• _What to work on_:
1. Rewrite everything in the replication latency post from "1: Blocking on" down to "(msrepl_transactions and msrepl_comands)", using "MSrepl_transactions" wherever "msrepl_transactions" appears.
2. According to the verbose logs described in the replication latency post, how many commands per second was the log reader agent delivering?
3. Continue the replication latency post from the point where it stops.
begin Passage given
Yukon-Katmai Discussion: 2012

Wednesday, January 18, 2012

Replication : Latency but no Latency

I am sure those of you who have been through the replication latency issues know that these issues are not easy to crack .Gaining expertise in Replication especially issues related to latency cannot be learned or taught in a class.

Mostly, issues related to latency are due to :

1: Blocking on DIST/PUB/SUB
2: High Resource consumption : CPU,Storage,Memory
3: Network issues
4: Huge size of Distribution database (msrepl_transactions and msrepl_comands)
5: Transaction log of publisher is huge (too many VLFs) causing log reader latency .

-I am sharing this one with you where actually there was no latency due to any of these as I
mentioned above.
-There was no blocking
-CPU,memory and Diskes were doing good .
-There was no network issue
-We shrunk the publisher database which did not help us at all .
-Cleanup job was running fine .We ran update stats with full scan on msrepl_transactions and
msrepl_comands which did not help either .

When latency started piling up , we first had a look at the log reader and distributor agent history in distribution database but could not get much information due to another issue (out of scope of this post) because of which the log reader history was not showing up and distributor history was showing that almost no data is coming to subscriber ..Normally every 5 mins the throughput of logreader and distribution agent threads (reader and writer threads) are written in to mslogreader_history and msdistribution_history system tables .But we were getting false entries there .

We had no choice but to take the verbose log for distribution and log reader agents .From the logs it was clear that the log reader agent was delivering more than 1000 commands/sec while distribution agent was delivering less than 100 cmds/sec .

We were totally clue less because :
- Log Reader was running at its usual speed .So there was no issue with the Publisher .Nor there was any issue in pumping the data to Distributor.The log Reader Verbose log cleared it .So this was ruled out .

- Data from Distributor to Subscriber was slow .But we were not able to find out whether its slow in reading the data from distribution db or slow in pumping the data to the subscriber .db .What we could clearly see was that there was almost no activity on the subscriber .

-No Resource bottlenecks .Its just that something was stopping the data to flow from distributor to subscriber .This was like when we see an hour glass where there is a lot of sand at the top but the hole is so small that very less can go out of it .
end Passage given
begin Supplied information
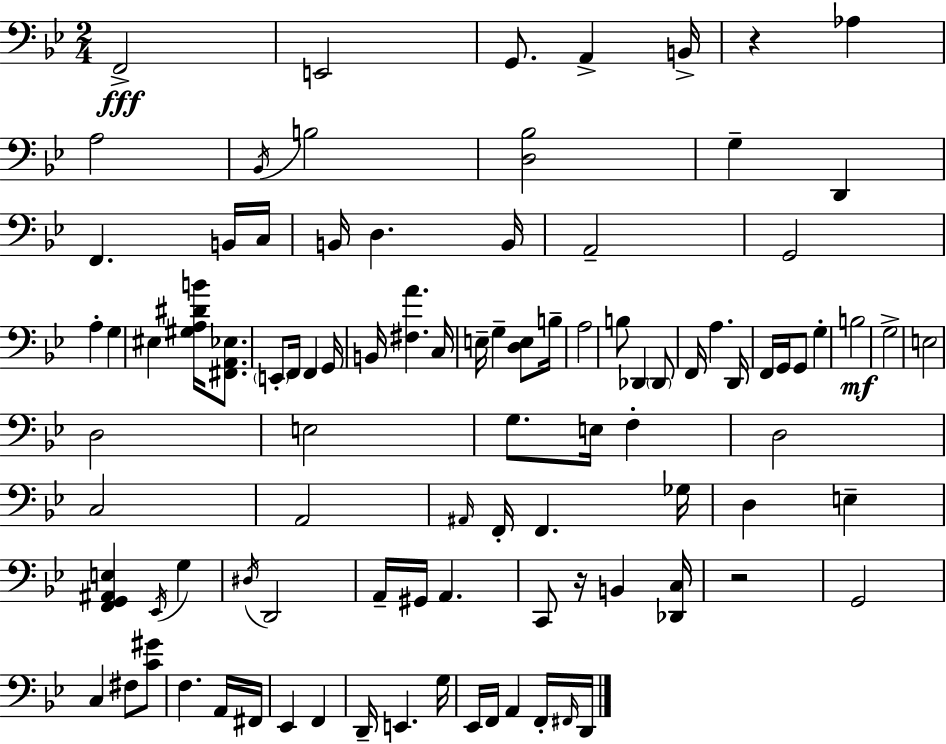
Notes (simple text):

F2/h E2/h G2/e. A2/q B2/s R/q Ab3/q A3/h Bb2/s B3/h [D3,Bb3]/h G3/q D2/q F2/q. B2/s C3/s B2/s D3/q. B2/s A2/h G2/h A3/q G3/q EIS3/q [G#3,A3,D#4,B4]/s [F#2,A2,Eb3]/e. E2/e F2/s F2/q G2/s B2/s [F#3,A4]/q. C3/s E3/s G3/q [D3,E3]/e B3/s A3/h B3/e Db2/q Db2/e F2/s A3/q. D2/s F2/s G2/s G2/e G3/q B3/h G3/h E3/h D3/h E3/h G3/e. E3/s F3/q D3/h C3/h A2/h A#2/s F2/s F2/q. Gb3/s D3/q E3/q [F2,G2,A#2,E3]/q Eb2/s G3/q D#3/s D2/h A2/s G#2/s A2/q. C2/e R/s B2/q [Db2,C3]/s R/h G2/h C3/q F#3/e [C4,G#4]/e F3/q. A2/s F#2/s Eb2/q F2/q D2/s E2/q. G3/s Eb2/s F2/s A2/q F2/s F#2/s D2/s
end Supplied information
• _Responses in order_:
1.
1: Blocking on DIST/PUB/SUB
2: High Resource consumption : CPU,Storage,Memory
3: Network issues
4: Huge size of Distribution database (MSrepl_transactions and msrepl_comands)

2. More than 1000 commands per second.

3.
I then saw the distribution verbose logs again and found that there were very frequent entries related to committing the transactions .The 5 similar sentences in 5 continuous lines were not very much clear but I could feel that something related to committing transactions was happening .But still very unclear .These entries were repeating in a group of 5-6 very frequently .The time consumption was around 2 seconds for each spell of 5-6 entries .

This gave us some hint and we immediately jumped to the Distribution agent profile to see if someone has not modified any setting which might be causing this issue.We did a mistake again because we just right clicked replication >> Distributor properties >> agent profiles >> Distribution agent .This was looking fine .

However, one of our colleagues opened up the profile of the distribution agent that was giving us the issue .This was the right way guys .We needed to do this . We found that -CommitBatchSize (default Value 100) and -CommitBatchThreshold(default Value 1000) values were changed to 10 each .

We then changed it back to the default and recycled the Distribution Agent .Thats it , the story ends here .
Due to this the rate at which the transactions were delivered at 1 cmd/transaction .

Even though it was a small setting that caused us slogging for hours , but the experience of working on the replication latency issue when there was actually no resource bottleneck (I call it as false latency) was amazing ..

Cheers and Happy Learning ..

Saturday, January 14, 2012

Can restoring a database to another instance reduce Index fragmentation of underlying tables ?

Answer is NO ..but to come to this conclusion , I had to spend some time .One of my colleagues came to me with this question .My instant answer was a clear NO ...But then I asked him with a curiosity the reason for asking this question .As per him the nightly index reorg job that should run for a very long time , finished in just 3 hours .Also we cannot check the index fragmentation since it takes around 2 hours .Our tables are huge ..

I thought of 3 reasons :

1) Since there is a logic in our job to do re-org only if there is certain level of fragmentation , that day there might be no index coming in the rebuild category.This possibility was less but cannot be ruled out .

2) The restore actually reshuffled the pages and in that attempt cleared out some leaf level fragmentation .I remembered that restores take more time than backups .So I started believing this .

3) There might be some Re-org activity happening during the time the backups were happening .The backup might have a copy of well re-orged pages and this might have resulted in a less fragmented database .

I first started off with point 2 and soon realized that I was not correct .This did not take me much time .For point one , we added the log in the job so that as the job finishes , it creates the log which we can read .But this will take time to generate.

Now , I was left with option 3 .I had the table with > 99% fragmentation and 24085822 rows .The table size was around 4GB . DBCC Showcontig output is shared below :

DBCC SHOWCONTIG scanning 'stats_test' table...
Table: 'stats_test' (711673583); index ID: 1, database ID: 6
TABLE level scan performed.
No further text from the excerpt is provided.